Suppliers are beginning to see costs ease with a drop in commodity prices, and some companies are now reengaging their vendors to ensure that the savings are passed on. However, after many suppliers sharply increased wages to attract new workers over the past two years, prices may not return to pre-pandemic levels.
“In terms of the stickiness, wages are still the culprit,” Galanti said, adding “we’ll try to unstick them, but I’m sure some of it will stick and some of it won’t.”
Manufacturers sharply increased wages after labor constraints during the pandemic created production slowdowns and delayed deliveries.

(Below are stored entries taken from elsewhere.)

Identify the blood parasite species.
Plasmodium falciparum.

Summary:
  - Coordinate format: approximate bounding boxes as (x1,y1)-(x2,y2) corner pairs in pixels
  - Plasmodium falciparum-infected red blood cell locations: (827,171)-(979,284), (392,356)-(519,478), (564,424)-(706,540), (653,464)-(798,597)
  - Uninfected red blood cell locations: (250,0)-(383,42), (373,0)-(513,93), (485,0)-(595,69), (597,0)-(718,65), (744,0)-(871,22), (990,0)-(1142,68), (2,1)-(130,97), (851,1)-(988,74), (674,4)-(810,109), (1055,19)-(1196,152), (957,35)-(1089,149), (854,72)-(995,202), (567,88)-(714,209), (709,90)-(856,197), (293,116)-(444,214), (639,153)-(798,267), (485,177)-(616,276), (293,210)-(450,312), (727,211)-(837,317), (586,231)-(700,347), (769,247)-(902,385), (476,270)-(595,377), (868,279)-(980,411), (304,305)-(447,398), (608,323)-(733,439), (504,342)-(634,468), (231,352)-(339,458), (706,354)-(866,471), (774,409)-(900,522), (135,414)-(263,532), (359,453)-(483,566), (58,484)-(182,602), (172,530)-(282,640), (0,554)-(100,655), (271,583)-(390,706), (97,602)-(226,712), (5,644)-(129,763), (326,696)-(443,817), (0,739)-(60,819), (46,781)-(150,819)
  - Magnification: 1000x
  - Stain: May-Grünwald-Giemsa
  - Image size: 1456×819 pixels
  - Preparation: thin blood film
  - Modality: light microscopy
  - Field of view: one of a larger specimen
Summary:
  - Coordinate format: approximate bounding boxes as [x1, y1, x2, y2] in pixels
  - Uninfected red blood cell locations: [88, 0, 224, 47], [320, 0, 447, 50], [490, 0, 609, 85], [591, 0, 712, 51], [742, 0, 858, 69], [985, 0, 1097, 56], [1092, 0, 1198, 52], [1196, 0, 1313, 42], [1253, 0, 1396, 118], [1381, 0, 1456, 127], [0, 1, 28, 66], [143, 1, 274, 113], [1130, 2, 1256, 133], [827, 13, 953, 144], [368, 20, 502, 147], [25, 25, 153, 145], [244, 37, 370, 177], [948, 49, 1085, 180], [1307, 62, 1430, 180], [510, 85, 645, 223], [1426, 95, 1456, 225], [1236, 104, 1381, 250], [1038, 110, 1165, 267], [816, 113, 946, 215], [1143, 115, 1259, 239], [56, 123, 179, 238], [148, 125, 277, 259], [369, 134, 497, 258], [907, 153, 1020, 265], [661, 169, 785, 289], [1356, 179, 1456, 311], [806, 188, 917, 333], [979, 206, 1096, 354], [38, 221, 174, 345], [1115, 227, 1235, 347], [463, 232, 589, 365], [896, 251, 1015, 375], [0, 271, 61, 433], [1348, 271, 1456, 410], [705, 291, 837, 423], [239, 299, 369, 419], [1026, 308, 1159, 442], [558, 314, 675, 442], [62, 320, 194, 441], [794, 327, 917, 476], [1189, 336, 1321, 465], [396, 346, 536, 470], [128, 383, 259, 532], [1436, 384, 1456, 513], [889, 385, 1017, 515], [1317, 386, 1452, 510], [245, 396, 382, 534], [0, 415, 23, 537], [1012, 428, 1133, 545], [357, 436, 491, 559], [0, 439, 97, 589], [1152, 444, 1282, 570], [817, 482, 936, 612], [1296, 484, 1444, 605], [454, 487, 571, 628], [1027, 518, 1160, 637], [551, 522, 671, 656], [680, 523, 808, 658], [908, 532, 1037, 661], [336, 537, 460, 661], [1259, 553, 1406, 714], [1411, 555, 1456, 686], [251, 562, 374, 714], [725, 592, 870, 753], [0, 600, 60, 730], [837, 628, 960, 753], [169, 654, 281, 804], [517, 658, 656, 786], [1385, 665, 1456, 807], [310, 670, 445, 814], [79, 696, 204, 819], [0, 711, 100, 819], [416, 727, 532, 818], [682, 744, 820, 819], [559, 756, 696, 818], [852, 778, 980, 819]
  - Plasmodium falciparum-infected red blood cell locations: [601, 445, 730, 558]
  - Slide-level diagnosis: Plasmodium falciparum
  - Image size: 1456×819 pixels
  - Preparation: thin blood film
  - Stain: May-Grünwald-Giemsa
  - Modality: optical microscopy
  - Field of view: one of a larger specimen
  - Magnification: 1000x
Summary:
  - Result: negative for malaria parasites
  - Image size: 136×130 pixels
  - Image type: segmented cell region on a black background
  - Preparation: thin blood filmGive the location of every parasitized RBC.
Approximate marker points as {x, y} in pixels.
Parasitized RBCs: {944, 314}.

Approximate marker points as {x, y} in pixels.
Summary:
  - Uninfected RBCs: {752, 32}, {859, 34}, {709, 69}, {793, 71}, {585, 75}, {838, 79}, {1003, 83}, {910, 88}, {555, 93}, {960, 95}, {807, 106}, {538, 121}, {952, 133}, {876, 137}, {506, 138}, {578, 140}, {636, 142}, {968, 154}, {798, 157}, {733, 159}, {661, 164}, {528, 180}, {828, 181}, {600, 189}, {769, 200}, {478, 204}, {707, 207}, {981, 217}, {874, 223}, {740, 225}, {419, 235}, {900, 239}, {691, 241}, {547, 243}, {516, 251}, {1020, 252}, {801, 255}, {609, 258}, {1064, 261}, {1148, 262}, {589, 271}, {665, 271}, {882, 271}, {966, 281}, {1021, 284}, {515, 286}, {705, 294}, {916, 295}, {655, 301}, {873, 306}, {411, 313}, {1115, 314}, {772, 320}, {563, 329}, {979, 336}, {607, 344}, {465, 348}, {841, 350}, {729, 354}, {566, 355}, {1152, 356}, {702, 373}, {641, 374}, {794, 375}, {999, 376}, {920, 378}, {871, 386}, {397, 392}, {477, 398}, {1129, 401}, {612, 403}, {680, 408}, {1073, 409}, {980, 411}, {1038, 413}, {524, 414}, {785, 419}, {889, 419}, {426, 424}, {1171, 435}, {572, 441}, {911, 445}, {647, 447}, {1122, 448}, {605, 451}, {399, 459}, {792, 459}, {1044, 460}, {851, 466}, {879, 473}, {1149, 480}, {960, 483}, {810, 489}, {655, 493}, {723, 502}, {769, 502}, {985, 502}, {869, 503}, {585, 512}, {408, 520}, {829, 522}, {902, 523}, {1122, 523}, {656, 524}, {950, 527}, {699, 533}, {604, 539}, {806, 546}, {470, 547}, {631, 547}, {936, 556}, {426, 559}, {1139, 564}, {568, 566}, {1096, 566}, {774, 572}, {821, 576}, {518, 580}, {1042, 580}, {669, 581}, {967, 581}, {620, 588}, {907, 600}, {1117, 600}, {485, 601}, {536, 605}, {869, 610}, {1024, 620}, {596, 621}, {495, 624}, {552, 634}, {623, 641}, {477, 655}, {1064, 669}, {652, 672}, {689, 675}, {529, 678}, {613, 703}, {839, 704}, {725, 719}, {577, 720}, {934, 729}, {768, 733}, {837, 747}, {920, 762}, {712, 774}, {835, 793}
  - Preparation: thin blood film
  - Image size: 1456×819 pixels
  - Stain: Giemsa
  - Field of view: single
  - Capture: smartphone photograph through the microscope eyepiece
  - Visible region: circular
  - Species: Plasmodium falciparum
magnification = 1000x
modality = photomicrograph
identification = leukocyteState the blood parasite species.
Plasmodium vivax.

The industry recorded a 5.1% increase YoY in hourly earnings in January 2022, according to a Deloitte analysis of data from the Bureau of Labor Statistics. In comparison, pre-pandemic average wage growth per year stood at 2.4% in manufacturing for 2016-2019.
Some pressures among suppliers have begun to ease, however. An Institute of Supply Management index tracking prices paid by manufacturers dropped in July to its lowest level since June 2020, and the sector reported an improvement in deliveries in addition to a decrease in raw materials prices.
“New order rates returned to expansion levels, supplier deliveries remain at appropriate tension levels and prices softened again, reflecting movement toward supply/demand balance,” Timothy Fiore, chair of the ISM Manufacturing Business Survey Committee, said in a statement.
With higher supplier labor costs expected to persist, businesses are focusing on improving productivity to offset the inflated prices. At Costco, Galanti said the retailer was able to work with suppliers to lower costs by “changing the production line or eliminating some of the inside packaging.”
“We think we are pretty good at figuring that out with our suppliers, not only just to say, hey, the price went down on this commodity or this supply cost component, but also on figuring out how to make things more efficient,” Galanti said.